The Real.Est List
Cooling your heels one meeting too many
My client arrives for our site meeting bright-eyed, ready to roll, and clutching a bulleted to-do list. For the second time, the contractor rushes in 25 minutes late, a deer-in-the-headlights look on his face, having leapt from his truck while barking instructions to his assistant to find coffee and parking. He apologizes, asks for a pen. My client quietly rolls her eyes.
Five minutes later, the contractor owns the meeting, walking us through intricate issues involving risers and beams. The owner is impressed and takes his advice about a problematic valve. Yet she can't help but wonder, "Does this guy, who is literally ripping my apartment apart by the seams, really have his act together?"
How to deal:
• Everyone has a bad morning sometimes. Habitual tardiness is the issue here.
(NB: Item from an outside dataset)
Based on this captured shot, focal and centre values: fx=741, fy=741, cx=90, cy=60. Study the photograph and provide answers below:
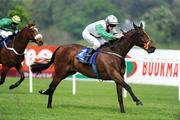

• Understand there may be a culture clash between you and your contractor. As hard as this is for business professionals to understand, deadlines and appointments may be treated more loosely by tradespeople.
• Set expectations right from the start. Confirm all appointments two days prior AND the night before. Reinforce your need to start on time because YOU are expected at YOUR office.
• Use a carrot-and-stick approach: Schedule meetings to coincide with payday. Something about picking up a check inspires punctuality.
• You live in Manhattan, your contractor gets up at 5am to commute from the outer boroughs, give him 10 minutes. After that, call and tell him you will leave if he's not there soon.
• If he's been late three meetings in a row, do what I do with my constantly-running-late friends: Lie about the appointment time!